Reference: https://www.regextester.com/106421

In the works... still trying to figure out how to make this work...

In [None]:
emoji_text = r'Thats great! 😆😆😆😛'

pattern = re.compile("(<u\\+\\w+?>)")

print(pattern.search(emoji_text))



None


1. What is the function that creates Regex objects?

    - re.compile(r'')

2. Why are raw strings often used when creating Regex objects?

    - Because Regex frequently use backslashes, and to avoid having to use extra backslashes to escape Python parsing...

3. What does the search() method return?

    - returns None if pattern not found
    - returns Match object if one match found

4. How do you get the actual strings that match the pattern from a Match object?

    - .group() method returns actual matched text

5. In the regex created from r'(\d\d\d)-(\d\d\d-\d\d\d\d)', what does group 0 cover? Group 1? Group 2?

    - group 0 : 415-555-4242 (all matched text)
    - group 1 : 415
    - group 2 : 555-4242

6. Parentheses and periods have specific meanings in regular expression syntax. How would you specify that you want a regex to match actual parentheses and period characters?

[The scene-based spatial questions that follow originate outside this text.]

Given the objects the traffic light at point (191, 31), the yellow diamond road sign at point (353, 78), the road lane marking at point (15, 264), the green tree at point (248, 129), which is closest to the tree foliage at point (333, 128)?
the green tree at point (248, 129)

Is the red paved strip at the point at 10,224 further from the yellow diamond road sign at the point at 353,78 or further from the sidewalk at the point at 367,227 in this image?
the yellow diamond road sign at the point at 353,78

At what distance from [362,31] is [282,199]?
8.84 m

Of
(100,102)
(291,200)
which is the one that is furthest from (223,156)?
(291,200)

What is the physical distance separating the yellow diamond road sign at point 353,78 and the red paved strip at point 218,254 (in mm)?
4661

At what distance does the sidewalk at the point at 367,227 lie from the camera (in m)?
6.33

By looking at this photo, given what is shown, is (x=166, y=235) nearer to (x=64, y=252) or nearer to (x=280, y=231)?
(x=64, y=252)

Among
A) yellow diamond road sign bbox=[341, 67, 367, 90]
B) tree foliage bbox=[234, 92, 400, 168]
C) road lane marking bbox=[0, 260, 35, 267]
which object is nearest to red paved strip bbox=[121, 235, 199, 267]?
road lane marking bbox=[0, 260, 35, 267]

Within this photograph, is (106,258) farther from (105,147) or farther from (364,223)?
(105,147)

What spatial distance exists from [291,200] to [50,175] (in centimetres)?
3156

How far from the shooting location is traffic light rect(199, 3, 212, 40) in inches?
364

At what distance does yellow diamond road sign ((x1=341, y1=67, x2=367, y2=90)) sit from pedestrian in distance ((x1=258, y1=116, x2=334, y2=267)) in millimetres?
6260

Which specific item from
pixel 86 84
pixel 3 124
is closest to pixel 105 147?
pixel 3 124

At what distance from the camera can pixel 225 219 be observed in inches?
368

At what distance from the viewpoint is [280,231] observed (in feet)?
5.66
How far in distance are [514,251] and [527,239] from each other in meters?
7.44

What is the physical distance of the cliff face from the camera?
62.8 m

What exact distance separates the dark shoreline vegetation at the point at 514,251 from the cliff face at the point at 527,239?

    - escape characters \( and \) and \.

7. The findall() method returns a list of strings or a list of tuples of strings. What makes it return one or the other?

    - List of Strings: as long as no groups in the regex
    - List of Tuples: if groups present in the regex

8. What does the | character signify in regular expressions?

    - Pipe to match one of many regex

9. What two things does the ? character signify in regular expressions?

    - Preceding group is an Optional Pattern
    - Zero or One time

10. What is the difference between the + and * characters in regular expressions?

    - * : Zero or More
    - + : Once or More

11. What is the difference between {3} and {3,5} in regular expressions?

    - {3} 3 times
    - {3,5} 3-5 timess (greedy)

12. What do the \d, \w, and \s shorthand character classes signify in regular expressions?

    - \d : digit 0 to 9
    - \w : any letter, numeric digit, or undersscore (word)
    - \s : any space, tab, or newline

13. What do the \D, \W, and \S shorthand character classes signify in regular expressions?

    - \D : NOT digit 0 to 9
    - \W : NOT letter, numeric digit, or undersscore (word)
    - \S : NOT space, tab, or newline

14. What is the difference between .* and .*??

    - .* : Matches Everything
    - .+ : Matches Everything except empty strings

15. What is the character class syntax to match all numbers and lowercase letters?

    - /[0-9a-z]/ 

16. How do you make a regular expression case-insensitive?

    - re.compile 2nd parameter re.IGNORECASE

17. What does the . character normally match? What does it match if re.DOTALL is passed as the second argument to re.compile()?

    - Wildcard = Anything except \n
    - Wildcard = Anything

18. If numRegex = re.compile(r'\d+'), what will numRegex.sub('X', '12 drummers, 11 pipers, five rings, 3 hens') return?

    - 'X drummers, X pipers, five rings, X hens'

19. What does passing re.VERBOSE as the second argument to re.compile() allow you to do?

    - ignore whitespace and comments in your regex 

20. How would you write a regex that matches a number with commas for every three digits? It must match the following:

'42'
'1,234'
'6,368,745'
but not the following:

'12,34,567' (which has only two digits between the commas)
'1234' (which lacks commas)

    - \d{1,3}(,\d{3})*

21. How would you write a regex that matches the full name of someone whose last name is Watanabe? You can assume that the first name that comes before it will always be one word that begins with a capital letter. The regex must match the following:

'Haruto Watanabe'
'Alice Watanabe'
'RoboCop Watanabe'
but not the following:

'haruto Watanabe' (where the first name is not capitalized)
'Mr. Watanabe' (where the preceding word has a nonletter character)
'Watanabe' (which has no first name)
'Haruto watanabe' (where Watanabe is not capitalized)

22. How would you write a regex that matches a sentence where the first word is either Alice, Bob, or Carol; the second word is either eats, pets, or throws; the third word is apples, cats, or baseballs; and the sentence ends with a period? This regex should be case-insensitive. It must match the following:

'Alice eats apples.'
'Bob pets cats.'
'Carol throws baseballs.'
'Alice throws Apples.'
'BOB EATS CATS.'
but not the following:

'RoboCop eats apples.'
'ALICE THROWS FOOTBALLS.'
'Carol eats 7 cats.'